:: Records for the exercise

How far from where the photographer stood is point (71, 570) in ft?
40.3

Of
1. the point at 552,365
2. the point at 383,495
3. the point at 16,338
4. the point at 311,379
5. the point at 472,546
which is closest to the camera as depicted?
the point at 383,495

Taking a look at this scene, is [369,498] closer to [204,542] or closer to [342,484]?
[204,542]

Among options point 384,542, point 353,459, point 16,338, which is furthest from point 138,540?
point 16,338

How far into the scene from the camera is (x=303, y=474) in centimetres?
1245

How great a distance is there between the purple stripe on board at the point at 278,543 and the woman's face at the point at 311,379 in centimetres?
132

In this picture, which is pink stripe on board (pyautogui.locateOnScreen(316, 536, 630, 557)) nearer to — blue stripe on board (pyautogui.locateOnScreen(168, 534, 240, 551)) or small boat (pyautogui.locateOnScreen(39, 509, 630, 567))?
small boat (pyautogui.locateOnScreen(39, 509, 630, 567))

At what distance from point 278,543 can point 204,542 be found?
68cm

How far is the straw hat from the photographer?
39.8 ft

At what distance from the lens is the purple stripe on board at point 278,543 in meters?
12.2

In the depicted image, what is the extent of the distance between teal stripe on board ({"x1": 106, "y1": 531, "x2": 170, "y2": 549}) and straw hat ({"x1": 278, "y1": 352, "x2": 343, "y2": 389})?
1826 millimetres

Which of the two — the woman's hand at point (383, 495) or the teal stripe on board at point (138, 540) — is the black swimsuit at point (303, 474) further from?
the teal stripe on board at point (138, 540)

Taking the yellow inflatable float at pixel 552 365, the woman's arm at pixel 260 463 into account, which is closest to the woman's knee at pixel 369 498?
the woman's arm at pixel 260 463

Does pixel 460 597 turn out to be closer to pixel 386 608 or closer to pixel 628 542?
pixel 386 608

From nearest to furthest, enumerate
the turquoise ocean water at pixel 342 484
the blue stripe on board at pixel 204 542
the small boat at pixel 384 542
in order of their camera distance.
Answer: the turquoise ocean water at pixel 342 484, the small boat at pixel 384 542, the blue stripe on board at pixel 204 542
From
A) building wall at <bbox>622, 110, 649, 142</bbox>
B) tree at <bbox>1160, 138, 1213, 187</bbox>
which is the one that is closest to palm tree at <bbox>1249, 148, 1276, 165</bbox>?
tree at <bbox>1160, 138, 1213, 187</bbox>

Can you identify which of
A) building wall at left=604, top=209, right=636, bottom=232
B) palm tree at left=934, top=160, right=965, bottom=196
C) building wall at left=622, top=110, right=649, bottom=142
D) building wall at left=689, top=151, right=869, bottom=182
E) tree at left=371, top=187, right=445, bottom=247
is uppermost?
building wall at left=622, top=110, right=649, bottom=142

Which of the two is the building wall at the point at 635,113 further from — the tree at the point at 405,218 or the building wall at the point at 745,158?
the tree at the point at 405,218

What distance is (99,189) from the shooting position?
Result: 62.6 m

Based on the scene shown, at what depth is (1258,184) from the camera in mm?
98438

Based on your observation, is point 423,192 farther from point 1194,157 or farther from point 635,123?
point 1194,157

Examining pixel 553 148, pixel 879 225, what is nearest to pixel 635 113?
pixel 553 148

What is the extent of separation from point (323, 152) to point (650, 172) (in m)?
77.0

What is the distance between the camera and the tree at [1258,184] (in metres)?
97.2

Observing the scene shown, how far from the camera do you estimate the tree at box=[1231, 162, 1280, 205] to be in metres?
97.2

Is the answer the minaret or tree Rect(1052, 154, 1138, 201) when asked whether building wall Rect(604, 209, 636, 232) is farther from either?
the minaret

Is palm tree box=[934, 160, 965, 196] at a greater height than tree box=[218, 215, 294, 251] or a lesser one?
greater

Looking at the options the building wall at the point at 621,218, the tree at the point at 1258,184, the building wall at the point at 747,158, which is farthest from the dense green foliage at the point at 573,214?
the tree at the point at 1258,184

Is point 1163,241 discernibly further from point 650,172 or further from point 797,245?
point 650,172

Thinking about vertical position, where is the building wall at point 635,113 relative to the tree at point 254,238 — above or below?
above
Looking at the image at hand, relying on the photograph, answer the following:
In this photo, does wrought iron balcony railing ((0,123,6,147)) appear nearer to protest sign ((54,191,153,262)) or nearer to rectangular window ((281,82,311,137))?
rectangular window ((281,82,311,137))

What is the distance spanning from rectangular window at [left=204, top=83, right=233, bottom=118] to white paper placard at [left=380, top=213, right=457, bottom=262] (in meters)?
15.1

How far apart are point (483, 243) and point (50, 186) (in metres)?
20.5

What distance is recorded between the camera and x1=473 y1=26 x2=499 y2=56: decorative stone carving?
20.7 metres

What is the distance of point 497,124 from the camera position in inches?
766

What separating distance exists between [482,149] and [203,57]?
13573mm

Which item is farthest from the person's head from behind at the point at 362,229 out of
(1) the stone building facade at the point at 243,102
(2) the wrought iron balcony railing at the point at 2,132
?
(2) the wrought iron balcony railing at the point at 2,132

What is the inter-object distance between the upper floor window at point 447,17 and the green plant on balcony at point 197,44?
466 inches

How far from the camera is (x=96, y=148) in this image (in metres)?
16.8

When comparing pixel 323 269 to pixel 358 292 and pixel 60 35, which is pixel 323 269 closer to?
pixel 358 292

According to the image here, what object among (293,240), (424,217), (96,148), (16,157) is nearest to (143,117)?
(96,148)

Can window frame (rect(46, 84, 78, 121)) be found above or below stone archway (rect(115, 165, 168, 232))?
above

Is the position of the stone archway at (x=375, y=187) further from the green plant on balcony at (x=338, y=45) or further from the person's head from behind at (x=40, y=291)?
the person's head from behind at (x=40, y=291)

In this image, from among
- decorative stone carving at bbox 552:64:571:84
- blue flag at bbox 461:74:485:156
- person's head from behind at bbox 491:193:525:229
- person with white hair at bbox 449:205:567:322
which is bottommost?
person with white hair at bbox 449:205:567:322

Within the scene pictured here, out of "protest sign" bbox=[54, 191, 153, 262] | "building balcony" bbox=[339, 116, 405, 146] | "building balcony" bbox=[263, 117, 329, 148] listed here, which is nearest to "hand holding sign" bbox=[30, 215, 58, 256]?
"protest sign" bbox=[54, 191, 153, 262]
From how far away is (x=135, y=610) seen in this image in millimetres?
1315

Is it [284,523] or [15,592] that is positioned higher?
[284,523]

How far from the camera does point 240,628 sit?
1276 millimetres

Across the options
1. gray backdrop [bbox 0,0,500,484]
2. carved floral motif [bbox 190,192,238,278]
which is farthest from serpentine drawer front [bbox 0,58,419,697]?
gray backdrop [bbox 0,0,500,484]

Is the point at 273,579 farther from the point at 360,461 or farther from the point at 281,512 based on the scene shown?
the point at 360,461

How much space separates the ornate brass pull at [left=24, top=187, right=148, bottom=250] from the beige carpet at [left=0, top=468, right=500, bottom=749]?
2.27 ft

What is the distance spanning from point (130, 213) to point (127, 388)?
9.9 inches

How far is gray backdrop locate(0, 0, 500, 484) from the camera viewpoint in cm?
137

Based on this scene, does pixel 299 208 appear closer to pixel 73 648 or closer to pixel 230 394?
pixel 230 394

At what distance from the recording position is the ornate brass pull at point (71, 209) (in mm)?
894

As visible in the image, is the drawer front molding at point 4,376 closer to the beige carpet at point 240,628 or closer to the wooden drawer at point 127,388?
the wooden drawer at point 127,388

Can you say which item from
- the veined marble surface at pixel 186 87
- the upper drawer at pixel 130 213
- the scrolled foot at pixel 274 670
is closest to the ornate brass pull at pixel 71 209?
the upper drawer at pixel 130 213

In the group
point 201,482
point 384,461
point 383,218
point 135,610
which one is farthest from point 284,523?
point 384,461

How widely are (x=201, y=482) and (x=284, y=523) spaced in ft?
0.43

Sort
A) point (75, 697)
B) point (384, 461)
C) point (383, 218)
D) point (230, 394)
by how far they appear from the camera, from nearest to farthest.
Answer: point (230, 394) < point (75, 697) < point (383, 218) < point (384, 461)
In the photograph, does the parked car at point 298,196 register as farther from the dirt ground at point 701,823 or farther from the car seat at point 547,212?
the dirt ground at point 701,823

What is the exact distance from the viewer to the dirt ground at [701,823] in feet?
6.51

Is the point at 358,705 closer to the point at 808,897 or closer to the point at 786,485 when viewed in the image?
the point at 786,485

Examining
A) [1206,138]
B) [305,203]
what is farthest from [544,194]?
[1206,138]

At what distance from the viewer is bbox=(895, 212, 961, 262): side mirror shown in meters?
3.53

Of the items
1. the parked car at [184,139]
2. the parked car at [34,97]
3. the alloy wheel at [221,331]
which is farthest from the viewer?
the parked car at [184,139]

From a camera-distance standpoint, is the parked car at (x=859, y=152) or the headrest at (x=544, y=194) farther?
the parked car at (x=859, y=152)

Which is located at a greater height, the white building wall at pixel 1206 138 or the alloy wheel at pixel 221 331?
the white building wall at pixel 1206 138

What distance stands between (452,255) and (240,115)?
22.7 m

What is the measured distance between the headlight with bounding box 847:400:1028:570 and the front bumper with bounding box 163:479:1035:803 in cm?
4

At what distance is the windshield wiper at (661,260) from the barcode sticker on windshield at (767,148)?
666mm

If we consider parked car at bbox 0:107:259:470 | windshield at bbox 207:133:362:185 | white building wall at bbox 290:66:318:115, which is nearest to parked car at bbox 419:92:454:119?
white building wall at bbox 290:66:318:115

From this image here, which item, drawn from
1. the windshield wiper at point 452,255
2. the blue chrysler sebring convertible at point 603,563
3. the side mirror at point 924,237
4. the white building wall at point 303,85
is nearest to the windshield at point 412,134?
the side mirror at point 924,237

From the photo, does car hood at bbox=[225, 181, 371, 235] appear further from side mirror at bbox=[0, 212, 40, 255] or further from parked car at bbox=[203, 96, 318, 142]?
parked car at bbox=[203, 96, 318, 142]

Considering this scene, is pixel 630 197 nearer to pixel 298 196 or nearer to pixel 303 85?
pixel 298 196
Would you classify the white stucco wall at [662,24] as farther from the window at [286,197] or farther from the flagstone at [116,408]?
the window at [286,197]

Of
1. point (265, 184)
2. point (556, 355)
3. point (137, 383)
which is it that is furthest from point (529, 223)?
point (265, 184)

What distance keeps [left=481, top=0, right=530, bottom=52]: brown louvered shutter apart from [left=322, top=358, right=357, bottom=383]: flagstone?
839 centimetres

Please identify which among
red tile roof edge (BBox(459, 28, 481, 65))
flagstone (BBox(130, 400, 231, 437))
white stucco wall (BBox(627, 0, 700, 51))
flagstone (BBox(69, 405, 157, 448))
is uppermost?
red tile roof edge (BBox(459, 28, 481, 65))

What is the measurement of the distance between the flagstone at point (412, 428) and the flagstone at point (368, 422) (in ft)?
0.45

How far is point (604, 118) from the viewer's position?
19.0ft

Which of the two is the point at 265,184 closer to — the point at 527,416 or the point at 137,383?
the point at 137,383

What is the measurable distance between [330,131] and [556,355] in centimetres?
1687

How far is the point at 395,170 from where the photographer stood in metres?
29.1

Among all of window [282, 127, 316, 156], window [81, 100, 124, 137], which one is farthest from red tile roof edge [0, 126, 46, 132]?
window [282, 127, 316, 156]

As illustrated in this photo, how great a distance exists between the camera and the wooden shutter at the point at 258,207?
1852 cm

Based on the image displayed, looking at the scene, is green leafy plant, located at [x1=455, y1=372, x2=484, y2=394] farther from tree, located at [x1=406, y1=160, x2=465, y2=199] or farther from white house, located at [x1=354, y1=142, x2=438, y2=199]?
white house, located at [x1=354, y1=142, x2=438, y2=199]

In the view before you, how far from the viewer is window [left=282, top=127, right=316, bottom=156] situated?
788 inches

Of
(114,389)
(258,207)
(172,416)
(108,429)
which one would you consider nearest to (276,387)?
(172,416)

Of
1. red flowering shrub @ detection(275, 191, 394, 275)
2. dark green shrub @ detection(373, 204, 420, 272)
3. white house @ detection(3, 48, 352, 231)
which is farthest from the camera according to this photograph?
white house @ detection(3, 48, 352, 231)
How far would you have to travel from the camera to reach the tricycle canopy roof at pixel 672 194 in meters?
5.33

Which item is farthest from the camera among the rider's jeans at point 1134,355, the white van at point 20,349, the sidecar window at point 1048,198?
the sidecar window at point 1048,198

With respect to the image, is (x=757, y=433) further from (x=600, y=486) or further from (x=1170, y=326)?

::::

▶ [To do]
Reproduce the final stretch of the data above: every line from the one holding "Based on the image" through the end, inclusive, exactly as written and nothing else.

▶ [Final result]
Based on the image displayed, looking at the scene, is green leafy plant, located at [x1=455, y1=372, x2=484, y2=394] farther from tree, located at [x1=406, y1=160, x2=465, y2=199] or farther from white house, located at [x1=354, y1=142, x2=438, y2=199]?
white house, located at [x1=354, y1=142, x2=438, y2=199]

In the view before you, how far from the viewer is window [left=282, top=127, right=316, bottom=156] situated?
788 inches

Of
(114,389)
(258,207)
(172,416)
(108,429)
which one would you consider nearest to (276,387)?
(172,416)

Of
1. red flowering shrub @ detection(275, 191, 394, 275)
2. dark green shrub @ detection(373, 204, 420, 272)
3. white house @ detection(3, 48, 352, 231)
which is farthest from the camera according to this photograph?
white house @ detection(3, 48, 352, 231)
How far would you have to travel from the camera to reach the tricycle canopy roof at pixel 672 194 in meters?
5.33

Which item is farthest from the camera among the rider's jeans at point 1134,355, the white van at point 20,349, the sidecar window at point 1048,198?
the sidecar window at point 1048,198

With respect to the image, is (x=757, y=433) further from (x=600, y=486) or further from (x=1170, y=326)?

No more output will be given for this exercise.